El sonido se apagó, el viento formó remolinos. Jane miró desesperadamente la niebla gris, buscando los ojos azules y límpidos en el rostro viejo y rugoso, como si sólo ellos pudiesen fijarle las palabras en la memoria. Pero estaba sola entre el lago y las montañas obscuras, con las nubes que corrían y en los oídos nada más que el viento y el último e imaginario residuo de una voz moribunda.

Y ahora, como si desde el primer instante nunca hubiese abandonado su conciencia, llegó la clara y aguda melodía de Will, entrelazada con el eco, de donde había recibido la impresión de que las montañas cantaban.

Pero, de pronto, el canto cesó.

—¡Jane! —la voz de Will irrumpió en el aire con un grito ronco, ansioso.

El eco repitió la llamada como una advertencia. Movida por el instinto, Jane se volvió de repente hacia la voz, pero sólo vio la verde ladera de la montaña.

Luego volvió a mirar el lago y descubrió que, en el instante en que se había vuelto, había aflorado ante ella un horror tal, que el pánico la sumergió como agua helada.

Trató de gritar, pero de su garganta sólo brotó un largo lamento ahogado.

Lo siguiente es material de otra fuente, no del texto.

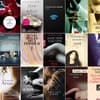 erotische-literatur-1740254.jpg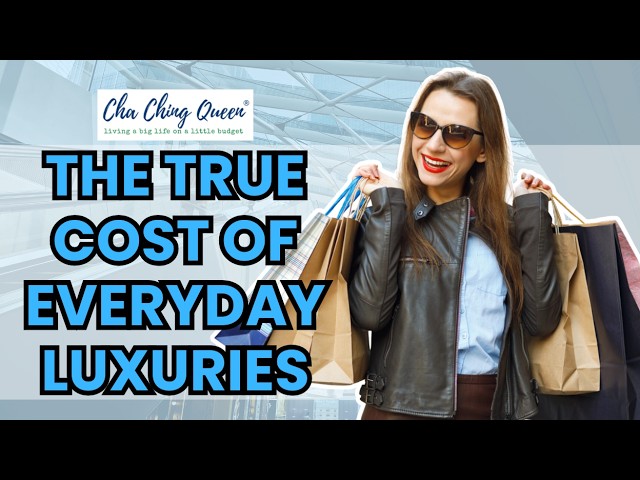 Video thumbnail for Stop Buying This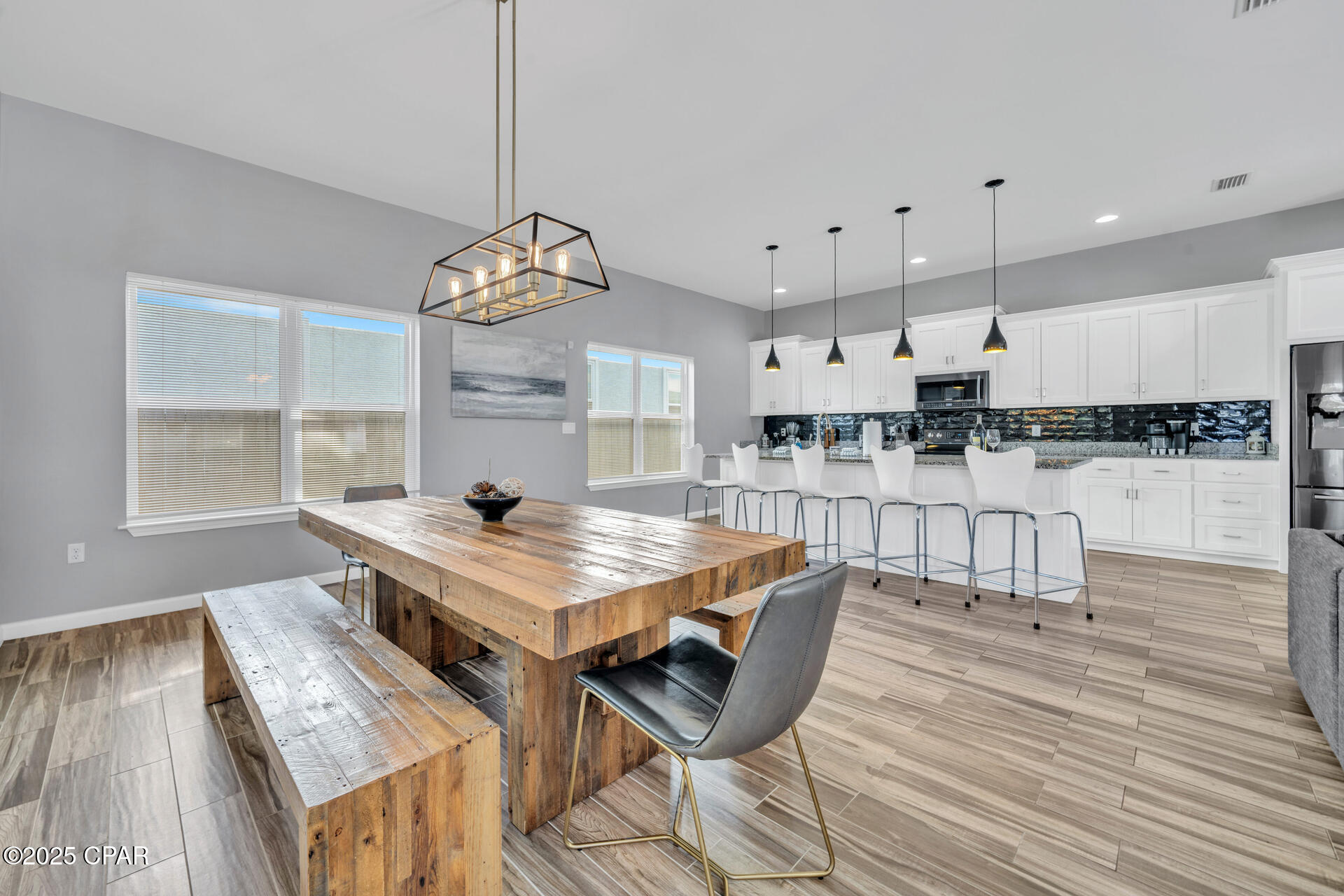 _3h2r3kaa0pscatlruuqbb8kziywktwypb2wievzgvc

Del agua obscura surgió un cuello inmenso, que oscilaba ante ella, goteando, dominado por una pequeña cabeza en punta, con la boca abierta y los dientes negros. Dos antenas se movían perezosamente hacia delante y hacia atrás, como los cuernos de un caracol, y entre ellas comenzaban unas crines que recorrían todo el cuello. El cuello se elevó cada vez más alto, enorme, interminable.

Mirándolo, paralizada por el horror, Jane vio que era de color verde obscuro, jaspeado por una extraña y opaca irisación, salvo en la parte inferior, situada delante de ella, que era blanco plata. La criatura se elevaba sobre su cabeza, oscilante y amenazadora. El aire estaba cargado del hedor de algas, gas de pantano y podredumbre.

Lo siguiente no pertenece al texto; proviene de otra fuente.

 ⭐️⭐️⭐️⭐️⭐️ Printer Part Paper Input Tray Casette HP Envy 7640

Las piernas y brazos de Jane se negaban a moverse. Permaneció allí, mirando la gran criatura que avanzaba a ciegas, buscándola. Tenía la boca muy abierta, y el cieno goteaba de sus mandíbulas negras. Se arrojó cerca de ella, como si advirtiese su presencia: su cabeza se echó hacia atrás para atacar. Jane gritó y cerró los ojos.